Just what is going on with processors these days? HCW regulars have noted a severe decline of new hardcore enthusiasts. The exciting days of overclocking, case mods, and drooling over new architectures seem to have passed. But what is to blame for this new age of premods and complacency with stock speed? Processors just got faster as engineers packed more hardware onto each chip – and seemed to leave us behind. As clock speed became less important for system performance, marketing groups don’t even seem to know what to call them anymore.
So now, it’s time to catch up. We will look briefly at the flagship chips made by Intel and AMD.
A processor’s task is to Fetch instructions, Decode what to do, Execute the request, and Store the results. To increase clock speed, these three stages have to be broken up. This is so that you don’t have to wait for every line in the processor to stabilize for the result of every instruction. Much like an assembly line, each part of the instruction is decoded and sent through the processor in stages along the pipeline. More stages means faster clock speed, but then that also means more problems when the code requires a jump (if, else, switch, case), if the execution would be faster in a different order, or information needed for a new instruction is still in the pipeline. It’s a delicate balance where there is no perfect solution. Engineers are forced to try designs and simulate which one will complete the consumers demands the fastest. It’s no longer a simple race of frequency.
Intel Core 2 Duo
The Core processor is Intel’s the response to the death of clock speed. The Pentium 4’s solution to more speed was to continue breaking into more stages. This quickly saw a plateau of performance increases as the processor would have to repopulate buffers whenever it had to change the path of execution. They ended up with 20+ stages before abandoning this strategy. (The original Pentiums only at 10 to 12!) Core scaled back to 14 stages, but added more buffer space on chip for reordering instructions that aren’t dependent on each other. Transistors are smaller, so rather than using them to get one instruction processed faster, Core uses more hardware in attempt to predict the best possible execution pattern. That’s right, it executes instructions before you even know you want them.

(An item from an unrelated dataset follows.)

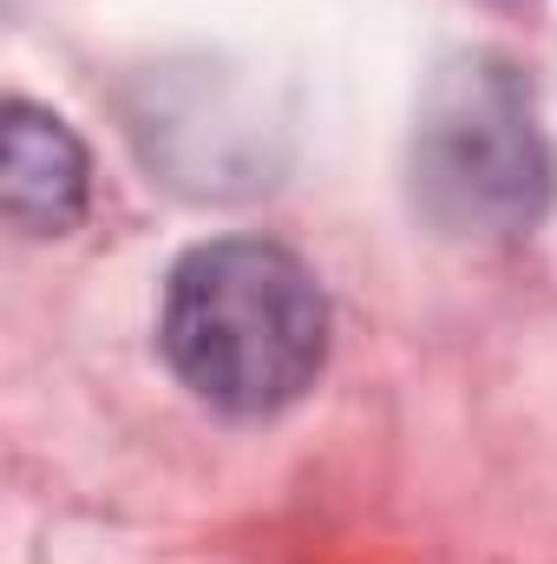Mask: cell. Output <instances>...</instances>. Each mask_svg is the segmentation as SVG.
<instances>
[{"mask_svg": "<svg viewBox=\"0 0 557 564\" xmlns=\"http://www.w3.org/2000/svg\"><path fill=\"white\" fill-rule=\"evenodd\" d=\"M557 158L512 59H452L414 126V204L446 237H525L551 210Z\"/></svg>", "mask_w": 557, "mask_h": 564, "instance_id": "cell-2", "label": "cell"}, {"mask_svg": "<svg viewBox=\"0 0 557 564\" xmlns=\"http://www.w3.org/2000/svg\"><path fill=\"white\" fill-rule=\"evenodd\" d=\"M92 197V164L73 126L33 99H7V177L0 204L20 237H66L79 230Z\"/></svg>", "mask_w": 557, "mask_h": 564, "instance_id": "cell-3", "label": "cell"}, {"mask_svg": "<svg viewBox=\"0 0 557 564\" xmlns=\"http://www.w3.org/2000/svg\"><path fill=\"white\" fill-rule=\"evenodd\" d=\"M171 375L230 421H270L328 361V295L315 270L263 237H217L177 257L157 308Z\"/></svg>", "mask_w": 557, "mask_h": 564, "instance_id": "cell-1", "label": "cell"}]
</instances>
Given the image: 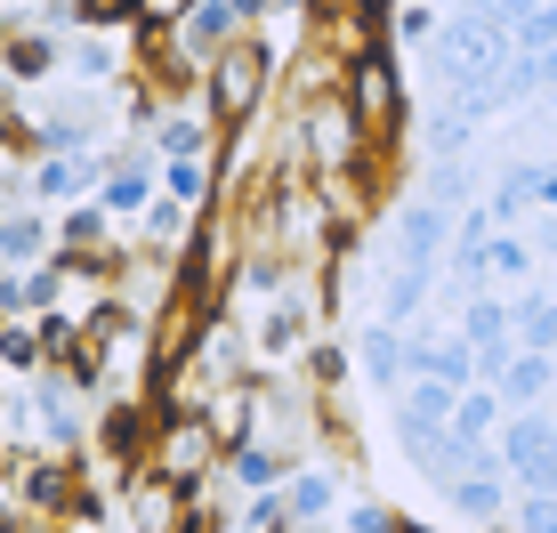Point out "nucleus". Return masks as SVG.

Core 2 is merely an upgraded Core 1; Core 2 doesn’t mean “a pair of Core 1’s.” I love Marketing. The frequencies they run at are roughly the same, but Core 2 has approximately 290 million transistors while Core 1 has 151 million. Core 2 also boasts EM64T, Intel’s 64 bit instruction support. Core Duo or Core 2 Duo are two cores (pipelines for Fetch/Decode/Execute/Store) on the same chip. They share an L2 cache so that they can work on the same data set without being required to go out to main memory.
AMD Athlon 64 X2
AMD jumped off the frequency bandwagon long ago, when they starting rating their processors as “1400+, 2000+, etc.” They saw that Intel’s Pentium 4 was going to bottleneck itself with a sole concentration on speed. AMD slowed the clock, but had more work done in each clock cycle. AMD also pushes 64 bit computing further in the execute stage, which allows for more information in each instruction to be processed. Each AMD X2 Core has its own L1 and L2 cache. When you have a Dual-Core chip, it adds what they call the “HyperTransport Bus” between the L2 caches. The consquence of two L2 caches is that there is more data transfer required if two threads must work on the same data set. On the upside, however, there is more room for each core to work on seperate processes. Finally, Quad FX is arguably the first push for consumer dual processors. Yes, to make it more complicated, AMD wants you to have 2 processors which both have 2 cores and 2 L2 caches. Depending on your cache size, AMD’s transistor count ranges from 120 to 250 million transistors and 15 stages, similar to the Intel, but constructed into a different pipeline.
Intel has responded to AMD’s Quad FX with the Intel Core 2 Quad. These are very different, however, as the Core 2 Quad still shares a single L2 cache.
Unfortunately both of these processors tell us the same thing. The days of pushing your hardware to the limit are on its way out. Speed is less about brute force and more about elegance in design. How can we continue to be hardCORE? The best way I can say for now is Knowledge.